Восток, луговое Заворсклье, глядит все яснее и яснее, и Полтава мало-помалу словно из земли выползает, сбрасывая с себя темное покрывало. По нагорному возвышению от Ворсклы движется какая-то одинокая тень. Это человеческая фигура. Белеющий восток слабо освещает наклоненную под высокой казацкой шапкой голову, седой чуб, свесившийся на глаза, и седые усы, глядящие в землю, словно им уже не ко времени торчать молодецки кверху, а пора-де в могилу смотреть. По мере движения этого старого путника темная шапка за ближайшим холмом нагибается все ниже и ниже и, наконец, совсем прячется.
– А бисив сон! Уже й ранок, а вин не йде! – бормочет сам с собою старый путник. – Не сплять стари очи…
Старик останавливается и с удивлением осматривается – где он?
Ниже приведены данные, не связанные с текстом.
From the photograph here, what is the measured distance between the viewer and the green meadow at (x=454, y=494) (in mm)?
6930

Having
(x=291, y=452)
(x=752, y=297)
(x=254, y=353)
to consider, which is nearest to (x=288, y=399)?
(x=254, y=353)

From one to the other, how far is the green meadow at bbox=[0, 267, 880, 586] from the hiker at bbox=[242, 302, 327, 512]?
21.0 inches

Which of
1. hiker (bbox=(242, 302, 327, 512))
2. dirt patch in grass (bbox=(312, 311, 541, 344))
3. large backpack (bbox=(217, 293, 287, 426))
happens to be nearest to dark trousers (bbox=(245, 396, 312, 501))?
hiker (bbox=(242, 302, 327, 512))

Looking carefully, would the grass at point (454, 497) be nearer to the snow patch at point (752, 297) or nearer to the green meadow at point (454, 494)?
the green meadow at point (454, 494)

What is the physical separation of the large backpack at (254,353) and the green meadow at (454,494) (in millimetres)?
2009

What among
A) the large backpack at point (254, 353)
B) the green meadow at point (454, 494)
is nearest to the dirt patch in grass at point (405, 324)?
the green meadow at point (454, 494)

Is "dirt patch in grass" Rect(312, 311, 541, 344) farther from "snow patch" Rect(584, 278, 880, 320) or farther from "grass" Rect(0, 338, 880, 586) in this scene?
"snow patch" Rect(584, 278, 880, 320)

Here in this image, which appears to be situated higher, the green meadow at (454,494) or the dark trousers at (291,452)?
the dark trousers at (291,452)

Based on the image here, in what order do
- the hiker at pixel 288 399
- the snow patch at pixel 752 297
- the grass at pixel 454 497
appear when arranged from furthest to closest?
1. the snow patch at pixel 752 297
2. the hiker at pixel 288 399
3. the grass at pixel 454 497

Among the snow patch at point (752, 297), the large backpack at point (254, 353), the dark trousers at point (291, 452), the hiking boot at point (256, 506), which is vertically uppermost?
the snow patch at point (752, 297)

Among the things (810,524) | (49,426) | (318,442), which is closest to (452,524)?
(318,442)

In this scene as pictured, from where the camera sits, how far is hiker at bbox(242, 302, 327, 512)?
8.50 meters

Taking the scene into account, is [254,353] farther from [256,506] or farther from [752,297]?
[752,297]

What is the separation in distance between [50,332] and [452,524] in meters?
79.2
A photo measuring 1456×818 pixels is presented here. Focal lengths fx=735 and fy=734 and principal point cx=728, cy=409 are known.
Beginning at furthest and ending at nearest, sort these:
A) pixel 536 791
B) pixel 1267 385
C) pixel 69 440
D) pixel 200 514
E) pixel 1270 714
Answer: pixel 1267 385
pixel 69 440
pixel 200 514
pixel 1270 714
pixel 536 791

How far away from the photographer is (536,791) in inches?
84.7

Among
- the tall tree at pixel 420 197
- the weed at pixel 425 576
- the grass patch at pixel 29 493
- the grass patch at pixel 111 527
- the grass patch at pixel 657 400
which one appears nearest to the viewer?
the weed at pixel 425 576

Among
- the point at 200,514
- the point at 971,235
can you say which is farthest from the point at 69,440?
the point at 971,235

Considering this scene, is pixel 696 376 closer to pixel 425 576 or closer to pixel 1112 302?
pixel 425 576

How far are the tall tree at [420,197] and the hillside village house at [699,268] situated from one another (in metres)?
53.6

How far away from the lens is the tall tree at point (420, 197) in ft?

– От, старый собака! Де се я бреду? Чи не до шведа втрапив? – изумленно спрашивает он самого себя, наткнувшись почти на самый холм.
Из-за холма опять показывается шапка и ствол мушкета и украдкой двигается к задумавшемуся и опустившему к земле голову старику.
– Ох, лишечко! Та се ж батька Палий! – невольно вскрикивает шапка с мушкетом.
Старик вздрагивает и оглядывается, не понимая, где он и что с ним…
– Батьку! Батьку ридный! – радостно говорит шапка с мушкетом; не шапка, а уж целый запорожец в желтых широчайших китайчатых штанах.
– Да се ты, сынку? – изумляется старик.
– Та я ж, батьку, я, Голота… – И он бросается к старику. – Так вы живи, не вмерли там?
– Живый ще, сынку… А ты що?
– Та у шведа с запорозцями.
– У шведа? О бодай тебе!
– А вы, батьку?
– Я в царя, вин мене с Сибиру вызволив.
Вдруг со стороны, где расположен был шведский лагерь, что-то грохнуло, стукнуло и покатилось в утреннем воздухе, отозвавшись эхом и в Полтаве, и за Ворсклой. Голота и Палий встрепенулись. Это пушечный выстрел – вестовой сигнал к наступлению, к битве.
– Тикайте, батьку! Тикайте хутко до себе, а то вбьют! – торопливо говорит Голота. – Тикайте до царя, а мы вси запорозци до вас перекинемось од бисового шведина…
На первый грохот ответили в других местах. Ясно, что шведы начинают… Голота скрылся за холмом, а к Палию с другой стороны, от московского войска, подскакал, держа в поводу другую оседланную лошадь, какой-то казак… То был Охрим…
– Сидайте, батьку, на коня, бо вин, проклятый, сдаеться кашу варити зачина.
И он помогает старику сесть на лошадь. Не тот уж это Палий, сам уж и на коня не сядет…
Битва действительно зачиналась… Карл не вытерпел: надоело ему лежать в постели, да слушать сказки Гультмана о Рольфе Гетриксоне, слушать ворчанье старого слуги, да ждать-ждать, пока заживет эта проклятая нога… А между тем лазутчики из казаков донесли ему, что царь со дня на день ждет двадцатитысячного калмыцкого корпуса… Где ж тут ждать!
– На пир! На пир кровавый, мой храбрый Реншильд! – метался больной король в бессоннице. – На пир, мой мудрый гетман! Повторим Нарву!
Рослые драбанты вынесли его из палатки на качалке и внесли на высокий курган.